I hope you are enjoying your time of having an empty calendar :)

mr_luc · 2 years ago
Wait you have an API now??? Is it open, is there a waitlist? I’m on a plane but going to try to find that on the site. Absolutely loved your demo, been showing it around for a few months.
bsima · 2 years ago
As tome mentioned we don’t quantize, all activations are FP16

And here are some independent benchmarks https://artificialanalysis.ai/models/llama-2-chat-70b

xvector · 2 years ago
Jesus Christ, these speeds with FP16? That is simply insane.
sp332 · 2 years ago
At least for the earlier Llama 70B demo, they claimed to be running unquantized. https://twitter.com/lifebypixels/status/1757619926360096852

Update: This comment says "some data is stored as FP8 at rest" and I don't know what that means. https://news.ycombinator.com/item?id=39432025

tome · 2 years ago
The weights are quantized to FP8 when they're stored in memory, but all the activations are computed at full FP16 precision.
bearjaws · 2 years ago
Nothing really wrong with FP8 IMO, it performs pretty damn well usually within 98% while significantly reducing memory usage.
Gcam · 2 years ago
As part of our benchmarking of Groq we have asked Groq regarding quantization and they have assured us they are running models at full FP-16. It's a good point and important to check.

Link to benchmarking: https://artificialanalysis.ai/ (Note question was regarding API rather than their chat demo)

losvedir · 2 years ago
Maybe I'm stretching the analogy too far, but are we in the transistor regime of LLMs already?
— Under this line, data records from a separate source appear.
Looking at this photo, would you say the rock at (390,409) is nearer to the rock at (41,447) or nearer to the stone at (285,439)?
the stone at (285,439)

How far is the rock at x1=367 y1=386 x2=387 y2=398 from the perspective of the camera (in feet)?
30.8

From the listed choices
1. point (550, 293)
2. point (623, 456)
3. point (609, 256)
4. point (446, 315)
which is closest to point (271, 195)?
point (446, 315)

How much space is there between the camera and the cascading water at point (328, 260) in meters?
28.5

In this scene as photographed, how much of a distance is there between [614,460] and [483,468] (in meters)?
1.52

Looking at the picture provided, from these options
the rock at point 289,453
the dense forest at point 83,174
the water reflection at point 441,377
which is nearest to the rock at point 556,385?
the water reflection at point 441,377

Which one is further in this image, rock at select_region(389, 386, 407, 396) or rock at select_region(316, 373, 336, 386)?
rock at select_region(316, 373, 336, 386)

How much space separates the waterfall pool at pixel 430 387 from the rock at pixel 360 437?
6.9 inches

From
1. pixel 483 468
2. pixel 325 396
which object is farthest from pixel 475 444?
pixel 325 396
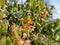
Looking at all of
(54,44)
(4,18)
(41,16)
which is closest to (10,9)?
(4,18)

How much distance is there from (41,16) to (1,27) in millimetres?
1118

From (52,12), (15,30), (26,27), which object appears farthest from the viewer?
(52,12)

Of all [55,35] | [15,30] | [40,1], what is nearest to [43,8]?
[40,1]

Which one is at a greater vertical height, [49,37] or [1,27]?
[1,27]

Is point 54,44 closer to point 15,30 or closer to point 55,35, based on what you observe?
point 55,35

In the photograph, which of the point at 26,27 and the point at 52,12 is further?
the point at 52,12

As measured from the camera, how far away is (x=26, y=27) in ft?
13.7

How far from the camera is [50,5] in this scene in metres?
5.18

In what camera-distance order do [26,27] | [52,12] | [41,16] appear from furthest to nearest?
[52,12], [41,16], [26,27]

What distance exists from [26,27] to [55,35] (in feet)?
1.86

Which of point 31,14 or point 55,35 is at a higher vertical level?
point 31,14

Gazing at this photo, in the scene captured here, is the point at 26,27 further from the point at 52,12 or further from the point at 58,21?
the point at 52,12

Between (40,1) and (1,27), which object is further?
(40,1)

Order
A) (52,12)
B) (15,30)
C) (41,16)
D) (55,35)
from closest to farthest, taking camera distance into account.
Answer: (15,30) < (55,35) < (41,16) < (52,12)
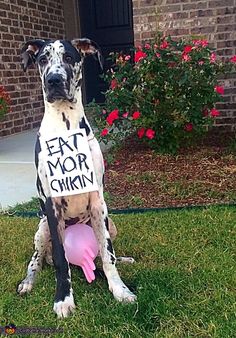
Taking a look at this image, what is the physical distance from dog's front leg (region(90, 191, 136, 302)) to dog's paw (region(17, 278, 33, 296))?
0.47 meters

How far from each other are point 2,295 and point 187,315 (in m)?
1.06

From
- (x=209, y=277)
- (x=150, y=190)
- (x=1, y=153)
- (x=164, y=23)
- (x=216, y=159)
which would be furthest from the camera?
(x=1, y=153)

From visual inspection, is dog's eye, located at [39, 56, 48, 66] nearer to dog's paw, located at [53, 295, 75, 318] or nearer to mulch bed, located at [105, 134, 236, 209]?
dog's paw, located at [53, 295, 75, 318]

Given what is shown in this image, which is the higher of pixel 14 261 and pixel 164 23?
pixel 164 23

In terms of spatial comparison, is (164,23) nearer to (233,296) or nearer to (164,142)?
(164,142)

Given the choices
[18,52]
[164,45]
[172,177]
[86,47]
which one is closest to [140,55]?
[164,45]

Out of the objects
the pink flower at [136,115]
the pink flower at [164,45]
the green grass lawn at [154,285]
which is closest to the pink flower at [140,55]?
the pink flower at [164,45]

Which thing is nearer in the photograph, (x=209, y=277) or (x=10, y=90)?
(x=209, y=277)

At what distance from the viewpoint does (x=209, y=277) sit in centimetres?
262

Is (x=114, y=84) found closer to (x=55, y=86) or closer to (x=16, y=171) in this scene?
(x=16, y=171)

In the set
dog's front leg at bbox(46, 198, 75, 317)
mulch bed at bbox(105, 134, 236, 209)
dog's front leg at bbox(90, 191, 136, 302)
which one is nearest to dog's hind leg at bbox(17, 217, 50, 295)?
dog's front leg at bbox(46, 198, 75, 317)

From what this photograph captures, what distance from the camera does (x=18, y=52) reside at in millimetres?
8016

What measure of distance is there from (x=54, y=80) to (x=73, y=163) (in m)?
0.45

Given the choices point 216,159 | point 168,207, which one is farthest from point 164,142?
point 168,207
Sometimes I see these 70 billion parameter monstrosities and think we're still building ENIAC out of vacuum tubes.

In other words, are we ready to steadily march on, improving LLM tok/s year by year, or are we a major breakthrough or two away before that can even happen?

Deleted Comment

binary132 · 2 years ago
The thing is that tokens aren't an apples to apples metric.... Stupid tokens are a lot faster than clever tokens. I'd rather see token cleverness improving exponentially....
behnamoh · 2 years ago
tangent: Great to see you again on HN!
tome · 2 years ago
Hi folks, I work for Groq. Feel free to ask me any questions.

(If you check my HN post history you'll see I post a lot about Haskell. That's right, part of Groq's compilation pipeline is written in Haskell!)

michaelbuckbee · 2 years ago
Friendly fyi - I think this might just be a web interface bug but but I submitted a prompt with the Mixtral model and got a response (great!) then switched the dropdown to Llama and submitted the same prompt and got the exact same response.

It may be caching or it didn't change the model being queried or something else.

tome · 2 years ago
Thanks, I think it's because the chat context is fed back to the model for the next generation even when you switch models. If you refresh the page that should erase the history and you should get results purely from the model you choose.
itishappy · 2 years ago
Alright, I'll bite. Haskell seems pretty unique in the ML space! Any unique benefits to this decision, and would you recommend it for others? What areas of your project do/don't use Haskell?
tome · 2 years ago
Haskell is a great language for writing compilers! The end of our compilation pipeline is written in Haskell. Other stages are written in C++ (MLIR) and Python. I'd recommend anyone to look at Haskell if they have a compiler-shaped problem, for sure.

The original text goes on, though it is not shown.